Several graves have been discovered using radar technology; those involved in the search are excited to determine whether King Henry I is in one of those graves, even though no connection to the King can be made using this type of technology alone.
The Ministry of Justice, which owns the land the Reading Prison Car Park is on, will begin archaeological work this autumn to investigate this area. Most of the features have been identified in the car park.
“With these tantalizing initial results available, there is now much work to be done,’ said Reading Borough councilor Tony Page. “This project has the potential to bring huge cultural, historical and economic benefits to the Abbey Quarter and the town as a whole and so as a group, we hope to keep the momentum going.”
When the first phase of the project took place in June of this year, it was focused on the ground below the Abbey Church, the land surrounding St James Church, the Forbury Gardens, and the Reading Prison Car Park.

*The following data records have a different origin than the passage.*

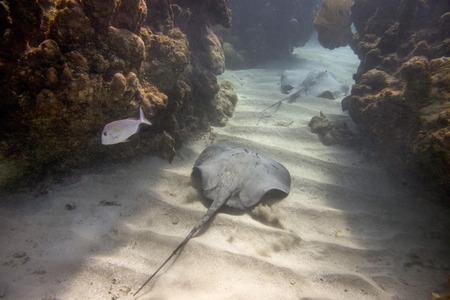 Underwater view of a Caribbean whiptail stingray (Himantura schmardae), Utila, Bay Islands, Honduras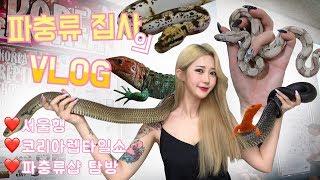 브이로그 한국최대 파충류쇼 다녀왔습니다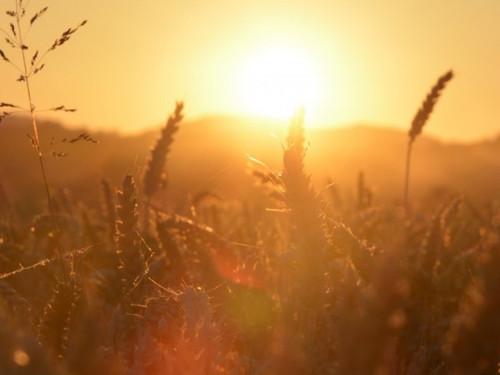 Скоро самый длинный день в2021году: летнее солнцестояние 21июня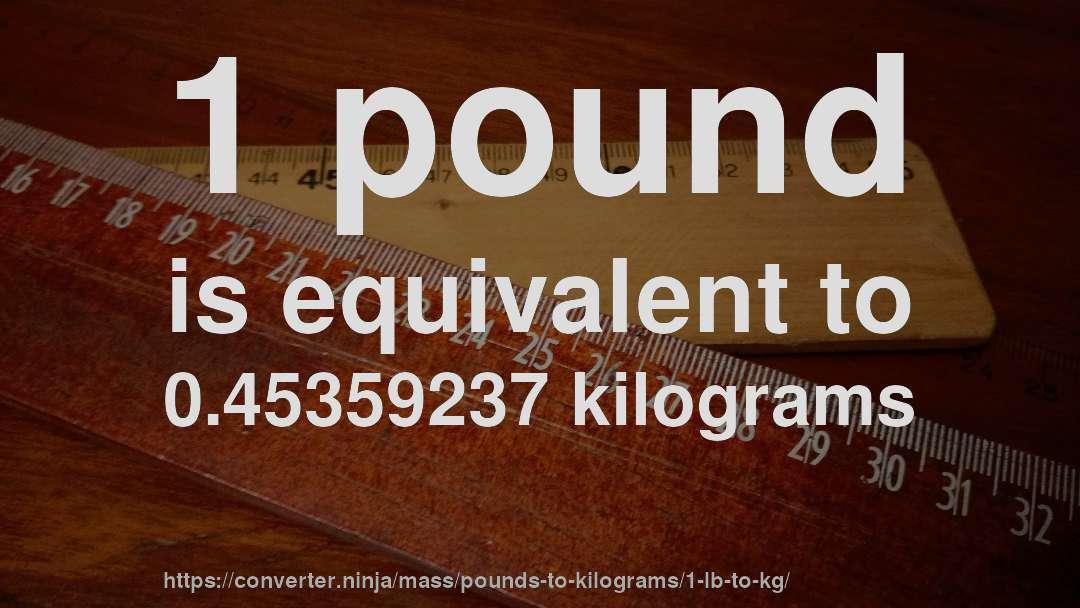 1 pound kg conversion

King Henry I, reigned from 1100 to 1135, died in France after eating Lampreys and falling ill. His eyes, brain, and intestines were buried where he died, and his body was then embalmed and returned Reading to be buried. It is said that his second wife Adeliza and his great grandson William of Poitiers are also buried in the grounds of the Abbey.
The Abbey was destroyed in 1539 with the dissolution of the monasteries, and it is not known whether the ruins of King Henry I have been scattered around with the redevelopment of the area.

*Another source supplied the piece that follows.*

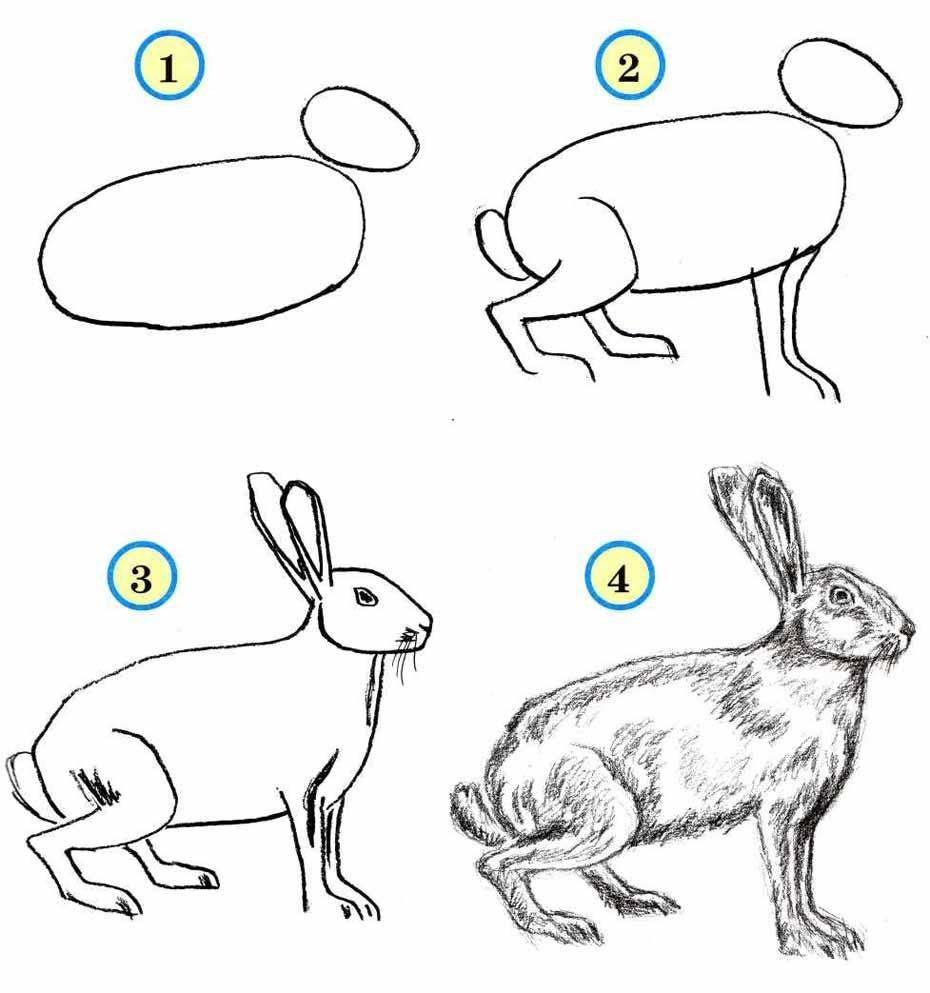 Открытка для, картинки с животными нарисованные карандашом для детей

Phillipa Langley, who is a screenwriter and amateur historian, is the one responsible for instigating the search, and she is being backed by Historic England, which was formerly known as English Heritage.
There are rumors that centuries later after the Kings death workmen raided the Abbey and stole the silver casket that held the King’s remains.
Langley told BBC History Magazine last year “We know that Henry was buried in front of the high altar, with members of his family buried in specific locations around him. The thinking in Reading, using current estimates of the size of the Abbey, is that this burial spot is located beneath a school. If the abbey is larger, it could be situated underneath either what is today a playground or car park. That option is considered less likely but if Henry’s tomb is beneath the car park that will be interesting,” said Ms. Langley.
King Henry I was the youngest of four sons who rose to become king after the death of his brother William Rufus who ruled over England after inheriting it from their father. Henry was witness to the death of William in a hunting accident and proceeded to seize the English throne, promising at his coronation to correct many of William’s less than popular policies.
Robert Curthouse, who was also an older brother to King Henry I, was the Duke of Normandy – a title he inherited after the death of their father William the Conqueror. Robert invaded England in 1101, because he disputed Henry’s control of England. In 1106 at the Battle of Tinchebrai, Henry captured Robert. At the end of the battle, Henry became King of England and Duke of Normandy.
King Henry I was described as cruel because he cut the noses off two of his illegitimate granddaughters, but he was also credited with bringing stability to Norman England and establishing the Charter of Liberties, a forerunner to the Magna Carta.